Die Probleme einer biologisch orientierten Psychiatrie beginnen allerdings schon bei der Diagnose. Psychiatrische Diagnosen beruhen bisher nicht auf objektiven Labortests. Vielmehr ziehen Psychiater über Gespräche und klinische Beobachtung die Symptome eines Patienten heran. Eine langjährige Hoffnung ist es daher, objektiv messbare biologische Anzeichen psychischer Erkrankungen zu finden, um eine eindeutige Diagnose zu stellen.

Es gibt keine biologischen Diagnoseverfahren

Eigentlich war es die ambitionierte Absicht, solche Biomarker in die jetzt erscheinende fünfte Version des Diagnosehandbuchs psychischer Störungen der Amerikanischen Psychiatrischen Gesellschaft (DSM-V) aufzunehmen. Doch man musste das Projekt aufgeben. Denn weder mit Gentests noch mit klinisch-chemischen Untersuchungen oder bildgebenden Verfahren gelingt es bisher, Normalität von Depression oder Schizophrenie zu unterscheiden. Es gibt bis heute für keine einzige psychische Störung ein biologisches Diagnoseverfahren.

Obwohl man noch keine eindeutigen biologischen Entsprechungen von psychischen Störungen im Gehirn gefunden hat, hofft man in der biologischen Psychiatrie weiter. Man setzt auf immer mehr Studien mit immer leistungsfähigeren Hirnscannern. „Vielleicht sucht man hier aber einfach am falschen Ort“, sagt Felix Hasler. Bei psychischen Störungen sei nämlich überhaupt nicht klar, was bestimmte minimale Veränderungen im Gehirn bedeuten. Sind sie tatsächlich Ursache oder nicht vielmehr eine Folge der Erkrankung? Wenn man beispielsweise auf Grund biografischer Umstände wie etwa Überforderung eine Depression entwickelt, wird sich das mit der Zeit im Gehirn niederschlagen. Die biologische Veränderung ist in solch einem Fall keineswegs die Ursache der Depression.

Veränderungen im Gehirn als Folge von Medikamenten?

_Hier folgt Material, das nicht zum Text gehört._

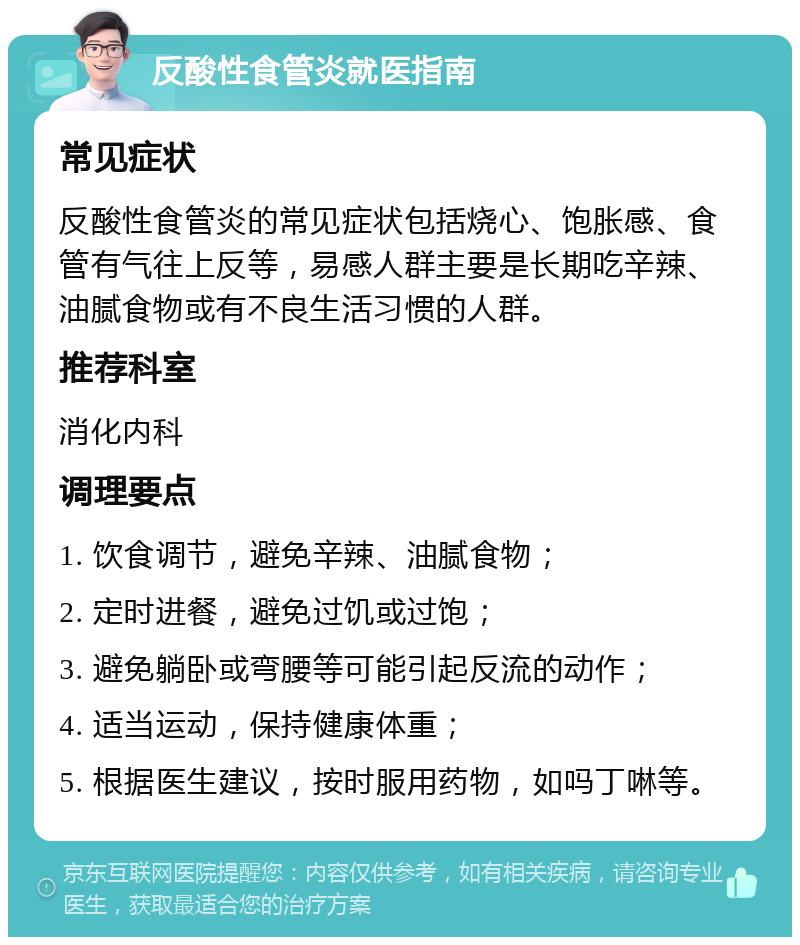 反酸性食管炎就医指南

常见症状

反酸性食管炎的常见症状包括烧心、饱胀感、食管有气往上反等，易感人群主要是长期吃辛辣、油腻食物或有不良生活习惯的人群。

推荐科室

消化内科

调理要点

1. 饮食调节，避免辛辣、油腻食物；

2. 定时进餐，避免过饥或过饱；

3. 避免躺卧或弯腰等可能引起反流的动作；

4. 适当运动，保持健康体重；

5. 根据医生建议，按时服用药物，如吗丁啉等。

京东互联网医院提醒您：内容仅供参考，如有相关疾病，请咨询专业医生，获取最适合您的治疗方案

Und manche Veränderungen im Gehirn könnten schlicht eine Folge der eingenommenen Psychopharmaka sein. Volumenminderungen des Stirnhirns bei Schizophrenie-Patienten schien lange ein robuster Befund zu sein. Sie galten als Paradebeispiel für eine biologische Entsprechung einer psychischen Erkrankung. „Nun hat man aber herausgefunden, dass möglicherweise ein großer Teil der Volumenminderungen auf das Konto von Neuroleptika geht, auf deren Gabe man aber oft nicht verzichten kann“, sagt Felix Halser.

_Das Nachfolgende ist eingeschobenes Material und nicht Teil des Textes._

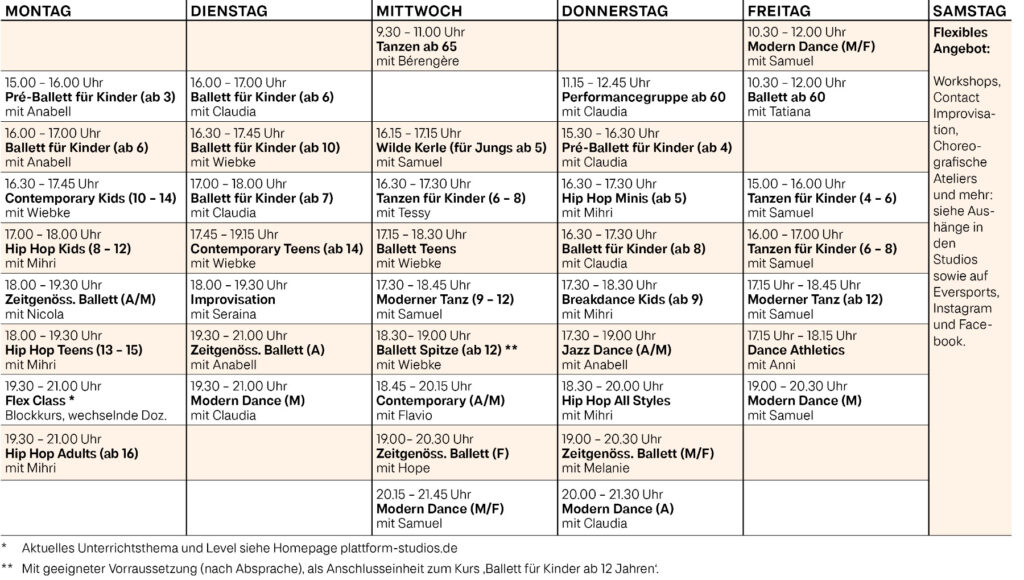 | MONTAG | DIENSTAG | MITTWOCH | DONNERSTAG | FREITAG | SAMSTAG |
|---|---|---|---|---|---|
| | | 9.30 – 11.00 Uhr **Tanzen ab 65** mit Bérengère | | 10.30 – 12.00 Uhr **Modern Dance (M/F)** mit Samuel | **Flexibles Angebot:** Workshops, Contact Improvisation, Choreografische Ateliers und mehr: siehe Aushänge in den Studios sowie auf Eversports, Instagram und Facebook. |
| 15.00 – 16.00 Uhr **Pré-Ballett für Kinder (ab 3)** mit Anabell | 16.00 – 17.00 Uhr **Ballett für Kinder (ab 6)** mit Claudia | | 11.15 – 12.45 Uhr **Performancegruppe ab 60** mit Claudia | 10.30 – 12.00 Uhr **Ballett ab 60** mit Tatiana | |
| 16.00 – 17.00 Uhr **Ballett für Kinder (ab 6)** mit Anabell | 16.30 – 17.45 Uhr **Ballett für Kinder (ab 10)** mit Wiebke | 16.15 – 17.15 Uhr **Wilde Kerle (für Jungs ab 5)** mit Samuel | 15.30 – 16.30 Uhr **Pré-Ballett für Kinder (ab 4)** mit Claudia | | |
| 16.30 – 17.45 Uhr **Contemporary Kids (10 – 14)** mit Wiebke | 17.00 – 18.00 Uhr **Ballett für Kinder (ab 7)** mit Claudia | 16.30 – 17.30 Uhr **Tanzen für Kinder (6 – 8)** mit Tessy | 16.30 – 17.30 Uhr **Hip Hop Minis (ab 5)** mit Mihri | 15.00 – 16.00 Uhr **Tanzen für Kinder (4 – 6)** mit Samuel | |
| 17.00 – 18.00 Uhr **Hip Hop Kids (8 – 12)** mit Mihri | 17.45 – 19.15 Uhr **Contemporary Teens (ab 14)** mit Wiebke | 17.15 – 18.30 Uhr **Ballett Teens** mit Wiebke | 16.30 – 17.30 Uhr **Ballett für Kinder (ab 8)** mit Claudia | 16.00 – 17.00 Uhr **Tanzen für Kinder (6 – 8)** mit Samuel | |
| 18.00 – 19.30 Uhr **Zeitgenöss. Ballett (A/M)** mit Nicola | 18.00 – 19.30 Uhr **Improvisation** mit Seraina | 17.30 – 18.45 Uhr **Moderner Tanz (9 – 12)** mit Samuel | 17.30 – 18.30 Uhr **Breakdance Kids (ab 9)** mit Mihri | 17.15 Uhr – 18.45 Uhr **Moderner Tanz (ab 12)** mit Samuel | |
| 18.00 – 19.30 Uhr **Hip Hop Teens (13 – 15)** mit Mihri | 19.30 – 21.00 Uhr **Zeitgenöss. Ballett (A)** mit Anabell | 18.30– 19.00 Uhr **Ballett Spitze (ab 12) \*\*** mit Wiebke | 17.30 – 19.00 Uhr **Jazz Dance (A/M)** mit Anabell | 17.15 Uhr – 18.15 Uhr **Dance Athletics** mit Anni | |
| 19.30 – 21.00 Uhr **Flex Class \*** Blockkurs, wechselnde Doz. | 19.30 – 21.00 Uhr **Modern Dance (M)** mit Claudia | 18.45 – 20.15 Uhr **Contemporary (A/M)** mit Flavio | 18.30 – 20.00 Uhr **Hip Hop All Styles** mit Mihri | 19.00 – 20.30 Uhr **Modern Dance (M)** mit Samuel | |
| 19.30 – 21.00 Uhr **Hip Hop Adults (ab 16)** mit Mihri | | 19.00– 20.30 Uhr **Zeitgenöss. Ballett (F)** mit Hope | 19.00 – 20.30 Uhr **Zeitgenöss. Ballett (M/F)** mit Melanie | | |
| | | 20.15 – 21.45 Uhr **Modern Dance (M/F)** mit Samuel | 20.00 – 21.30 Uhr **Modern Dance (A)** mit Claudia | | |

\* Aktuelles Unterrichtsthema und Level siehe Homepage plattform-studios.de

\*\* Mit geeigneter Vorraussetzung (nach Absprache), als Anschlusseinheit zum Kurs ‚Ballett für Kinder ab 12 Jahren'.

Inzwischen gibt es Anzeichen, das ein Umdenken stattfindet: „Psychiater nehmen mittlerweile wieder etwas Abstand von der Annahme, psychiatrische Erkrankungen seien lediglich Hirnerkrankungen“, berichtet der Psychiater, Neurologe und Philosoph Henrik Walter von der Charité - Universitätsmedizin Berlin. Auch in der Psychiatrie gehe man inzwischen davon aus, dass es nicht ausreicht, allein auf die Biologie zu schauen, um psychiatrische Erkrankungen zu verstehen. „Man entdeckt etwas wieder, was man lange Zeit vergessen zu haben schien: Nicht nur die Biologie, auch soziale und biografische Umstände spielen bei psychischen Störungen eine große Rolle“, so Walter.